Data Analysis Methods and Applications: Hyperspectral Band Selection and Data Classification on Embedded Grassmannians

Sofya Chepushtanova
Seminar

Abstract:
This talk considers two topics that are united by the areas of geometric data analysis and classification. I first consider the hyperspectral band selection problem solved by using sparse support vector machines (SSVMs). Band selection is a frequently used dimensionality reduction technique for hyperspectral imagery. It identifies bands (features) that contain the most discriminatory information and use them for further analysis. We propose a supervised embedded approach using the property of SSVMs to exhibit a model structure that includes a clearly identifiable gap between zero and non-zero band weights that permits important bands to be definitively selected in conjunction with the classification problem.  The second project represents an approach for performing set-to-set pattern recognition, via classification of data on embedded Grassmannians.  A set of points from a given class characterizes the variability of the class information, so we propose organizing sets of data as points on a Grassmann manifold.

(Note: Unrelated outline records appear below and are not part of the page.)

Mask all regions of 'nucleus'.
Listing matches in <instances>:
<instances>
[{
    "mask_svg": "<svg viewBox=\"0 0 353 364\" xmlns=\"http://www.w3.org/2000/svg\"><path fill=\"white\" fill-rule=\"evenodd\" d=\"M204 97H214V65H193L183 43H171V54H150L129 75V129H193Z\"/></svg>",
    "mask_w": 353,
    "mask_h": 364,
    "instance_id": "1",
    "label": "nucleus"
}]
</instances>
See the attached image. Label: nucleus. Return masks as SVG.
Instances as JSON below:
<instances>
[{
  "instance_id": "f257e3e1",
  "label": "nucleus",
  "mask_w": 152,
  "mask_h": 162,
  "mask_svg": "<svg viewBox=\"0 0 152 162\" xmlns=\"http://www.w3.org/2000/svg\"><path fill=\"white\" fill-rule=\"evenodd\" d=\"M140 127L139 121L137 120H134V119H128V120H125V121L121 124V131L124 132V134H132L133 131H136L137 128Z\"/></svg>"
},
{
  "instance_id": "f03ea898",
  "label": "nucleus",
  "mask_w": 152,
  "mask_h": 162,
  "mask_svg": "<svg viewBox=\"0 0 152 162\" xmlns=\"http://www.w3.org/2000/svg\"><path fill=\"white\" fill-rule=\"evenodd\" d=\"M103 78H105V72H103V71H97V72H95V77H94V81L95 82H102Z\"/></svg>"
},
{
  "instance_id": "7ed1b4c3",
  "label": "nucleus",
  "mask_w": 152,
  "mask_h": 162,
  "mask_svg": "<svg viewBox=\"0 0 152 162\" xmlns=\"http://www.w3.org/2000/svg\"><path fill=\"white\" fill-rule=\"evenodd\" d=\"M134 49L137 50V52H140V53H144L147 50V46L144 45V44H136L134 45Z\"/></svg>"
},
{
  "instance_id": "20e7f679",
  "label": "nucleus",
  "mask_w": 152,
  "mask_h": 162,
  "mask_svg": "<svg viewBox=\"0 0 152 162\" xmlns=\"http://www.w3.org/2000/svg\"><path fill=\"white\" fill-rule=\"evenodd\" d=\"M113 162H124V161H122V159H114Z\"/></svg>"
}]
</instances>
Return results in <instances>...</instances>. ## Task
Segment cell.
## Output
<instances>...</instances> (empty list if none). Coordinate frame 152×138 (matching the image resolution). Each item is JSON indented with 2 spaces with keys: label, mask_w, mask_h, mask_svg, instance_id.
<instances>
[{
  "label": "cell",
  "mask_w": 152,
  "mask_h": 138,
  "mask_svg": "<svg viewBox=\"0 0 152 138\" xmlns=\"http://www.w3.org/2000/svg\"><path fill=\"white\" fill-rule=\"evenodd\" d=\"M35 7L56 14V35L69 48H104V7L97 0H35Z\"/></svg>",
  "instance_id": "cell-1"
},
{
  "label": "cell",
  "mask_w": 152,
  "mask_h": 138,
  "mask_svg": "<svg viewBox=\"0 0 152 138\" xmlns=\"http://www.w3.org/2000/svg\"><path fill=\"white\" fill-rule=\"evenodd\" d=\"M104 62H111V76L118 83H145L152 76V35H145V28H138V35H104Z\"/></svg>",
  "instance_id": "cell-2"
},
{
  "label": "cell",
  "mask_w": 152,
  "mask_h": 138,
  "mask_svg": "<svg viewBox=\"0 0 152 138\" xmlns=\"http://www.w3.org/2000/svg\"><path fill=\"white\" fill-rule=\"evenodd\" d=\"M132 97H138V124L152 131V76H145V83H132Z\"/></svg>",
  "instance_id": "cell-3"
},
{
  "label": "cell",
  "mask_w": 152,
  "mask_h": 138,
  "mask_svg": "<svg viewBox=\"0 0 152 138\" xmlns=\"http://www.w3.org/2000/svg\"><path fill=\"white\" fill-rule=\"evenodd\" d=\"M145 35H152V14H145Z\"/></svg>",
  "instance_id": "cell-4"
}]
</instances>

It is modeled by sampling data from each class and then encoding these samples as subspaces. We use a natural choice of metric for computing distances between points, namely, the geodesic (or arc-length) distance defined on Grassmannians. We use it to construct the distance matrix and then perform the classical multidimensional scaling (cMDS) to find a Euclidean embedding of the points on the manifold. In the new space we apply sparse support vector machines (SSVMs) for classification and identification of optimal dimensions of embedded subspaces. In conclusion, I will talk about other directions of interest in the areas of machine learning and topological data analysis.